The post-tax base case net present value (discounted by 5%) assumes prices of $3,600 per oz. gold and $48 per oz. silver for the past-producing project, and includes initial costs of $2.4 billion, according to the S-K 1300 report released this week. The report estimates a post-tax internal rate of return of 16.9% and a payback period of 4.7 years. Hycroft is about 230 km northeast of Reno.
“The project delivers strong economics and significant leverage to rising gold and silver prices, reinforcing Hycroft’s position as one of the sector’s most compelling large-scale development opportunities, located in a Tier 1 jurisdiction,” CEO Diane Garrett said in a release.
High cost mine
While the report’s economics underscore Hycroft’s scale, the study also highlights the challenges in the mine’s $2.4 billion price tag, pointing to the need to raise significant cash before it can be developed.
Eric Sprott holds about a 33% interest in Hycroft.
Hycroft shares gained more than 3% to $33.20 apiece on Thursday in New York, valuing the company at $3 billion. The stock has traded in a 12-month range of $2.93 to $58.73.
358M oz of production
The mine could produce 10.4 million oz. of gold and 347.5 million oz. silver over its life through a milling operation utilizing conventional pressure oxidation and heap leach processing. The mine is currently permitted for both and already has extensive infrastructure on site, including three-stage crushing facilities, leach pad capacity, and two Merrill Crowe plants with a refinery.

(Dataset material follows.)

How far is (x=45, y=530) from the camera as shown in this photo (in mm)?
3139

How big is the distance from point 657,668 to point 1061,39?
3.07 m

The plant is designed to process 57,100 tonnes of mineralized material per day, at an all-in sustaining cost of $2,147 per oz. of gold equivalent, the technical summary shows.
Production boost
The mine plan is based on a current resource estimate of 1.5 billion measured and indicated tonnes grading 0.33 gram gold per tonne and 11.42 grams silver for 16.4 million contained oz. gold and 562.6 million oz. silver. Inferred resources total 517 million tonnes at 0.3 gram gold and 7.9 grams silver for 5 million oz. gold and 132.8 million oz. silver.
The company sees further production upside from upgrading the inferred resources that were excluded from the mine plan. It also plans to further advance the Brimstone and Vortex discoveries, with a view of combining an underground mine option alongside the open pit to bring forward high-grade ounces earlier in the mine’s life.
“By advancing the high-grade Brimstone and Vortex silver systems, we see a clear path to further improving project economics and unlocking additional value,” Garrett said.
In addition, new oxide targets have been identified for potential heap leaching early in the plan, and the processing of stockpiled low-grade mill feed material is also being considered, Hycroft said. Currently, the mineral resource estimate covers just less than 15% of the 259-plus-sq.-km land position in Nevada, it added.
Hycroft produced more than 1.5 million oz. gold since mining began there in the 1980s. Operations were suspended in 2021.